Avrebbe dovuto essere la misura regina delle agevolazioni e non solo di quelle edilizie. Fin qui, però, l’andamento del Superbonus ha subito più cambi di rotta di una barca in tempesta. La questione più spinosa ha riguardato le cessioni del credito, pratica che avrebbe dovuto favorire l’utilizzo del 110% ma che, a causa di qualche falla nell’impostazione generale della misura, ha finito per diventare quasi un elemento di disturbo. O quantomeno di rallentamento, visto che la suddetta pratica, da possibilità, si è trasformata in uno spunto per pratiche illecite o presunte tali.

È chiaro che lo stop alla procedura abbia finito per penalizzare anche le imprese virtuose, almeno fino al nuovo via libera. Ma visto che il Superbonus aveva già imboccato la strada a ostacoli, peraltro senza incassare la simpatia del Governo Draghi (che anzi, aveva parlato di misura imperfetta), ecco che all’orizzonte si è inevitabilmente stagliato il peggiore di tutti. La mancanza di fondi naturalmente.

La crisi del Superbonus

Troppi lavori presi a fronte di risorse non sufficienti a coprirli tutti. Situazione delicatissima, considerando che la possibilità di un rifinanziamento è quanto mai remota e quella di riconversione di risorse parallele appariva difficile quando il Governo era in sella. Figurarsi ora. Probabilmente il capitolo finale della travagliata esistenza del famigerato 110%, con otto giravolte normative che hanno finito per confondere le idee alle imprese edilizie. Persino i principali cessionari del 2020-2021 hanno modificato le condizioni di acquisto dei crediti edilizi, specialmente per i crediti indiretti derivanti dallo sconto in fattura (pur salvando le domande già inoltrate). In crisi anche le seconde cessioni, in alcuni casi bloccate totalmente. Una schiera di cessionari guidata da Poste Italiane, portabandiera della categoria che, almeno inizialmente, aveva uniformato le proprie procedure a quelle standard del periodo più florido del mercato, valutando circa 130 euro ogni 110 di credito maturato.

Le novità di Poste

Tutto questo però appartiene al passato. E già da qualche mese. La pubblicazione del decreto legge n. 4/2022 aveva già impresso una sterzata verso direzioni nuove. Alcuni operatori avevano optato per lo stop all’acquisto dei crediti edilizi, visto l’esaurimento dei plafond o, nella maggior parte dei casi, per i sinistri scricchiolii di un meccanismo che, in quel momento, appariva decisamente fragile. Fra i primi a riaprire la piattaforma di cessione del credito, però, figurava proprio Poste. Anzi, l’azienda era stata la prima a riattivarla, il 7 marzo scorso. Circa un mese dopo lo stop (4 febbraio). A quel punto, però, le novità erano diverse: veto (per la verità già presente in precedenza) sui crediti indiretti ma concessione del corrispettivo a seguito dell’accettazione della proposta di cessione, con proposta contrattuale al cliente. L’importo liquidato per la cessione dei crediti d’imposta con recupero (4, 5 e 10 anni) è stata ripartita in:

  • 99 euro per ogni 110 di credito di imposta per interventi relativi al Superbonus, recupero in 4 anni;
  • 87 per ogni 100 euro su interventi diversi da quelli qualificanti per il 110%, recupero in 5 anni;
  • 70 euro per ogni 100 di credito d’imposta per interventi diversi da quelli qualificanti per il Superbonus, ma con recupero in 10 anni.

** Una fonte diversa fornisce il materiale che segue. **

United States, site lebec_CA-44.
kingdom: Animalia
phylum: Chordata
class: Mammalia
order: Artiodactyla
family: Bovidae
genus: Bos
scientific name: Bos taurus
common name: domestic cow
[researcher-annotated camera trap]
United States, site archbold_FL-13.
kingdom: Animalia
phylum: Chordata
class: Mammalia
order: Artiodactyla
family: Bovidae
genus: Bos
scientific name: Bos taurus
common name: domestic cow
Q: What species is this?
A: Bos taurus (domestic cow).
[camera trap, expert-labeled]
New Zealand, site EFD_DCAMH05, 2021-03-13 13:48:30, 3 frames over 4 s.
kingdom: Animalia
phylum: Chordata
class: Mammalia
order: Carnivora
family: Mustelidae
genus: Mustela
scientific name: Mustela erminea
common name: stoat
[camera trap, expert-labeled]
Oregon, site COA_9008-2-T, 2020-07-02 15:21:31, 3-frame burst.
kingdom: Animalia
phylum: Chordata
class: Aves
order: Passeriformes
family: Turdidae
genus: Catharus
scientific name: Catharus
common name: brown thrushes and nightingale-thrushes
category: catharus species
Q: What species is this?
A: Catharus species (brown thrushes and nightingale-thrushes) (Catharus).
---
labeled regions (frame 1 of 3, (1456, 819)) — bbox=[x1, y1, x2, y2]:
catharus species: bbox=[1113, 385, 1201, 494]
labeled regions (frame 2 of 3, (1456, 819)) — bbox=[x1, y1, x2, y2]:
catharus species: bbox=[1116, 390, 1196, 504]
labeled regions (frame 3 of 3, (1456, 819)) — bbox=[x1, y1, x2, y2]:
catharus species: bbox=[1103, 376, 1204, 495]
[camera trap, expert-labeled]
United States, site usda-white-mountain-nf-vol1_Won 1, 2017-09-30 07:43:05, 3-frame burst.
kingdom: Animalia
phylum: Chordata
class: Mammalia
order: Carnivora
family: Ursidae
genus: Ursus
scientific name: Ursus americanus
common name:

Chiaramente, le procedure seguiranno una fase di controlli scrupolosi, al fine di non ricadere nelle vecchie problematiche. In primis, in fase di identificazione del cliente, Poste effettuerà una serie di verifiche incrociate, ad esempio per verificare lo stato del conto corrente. Una sola negatività farebbe da macchia d’olio a tutta l’operazione. Che, a quel punto, diventerebbe un castello di carte.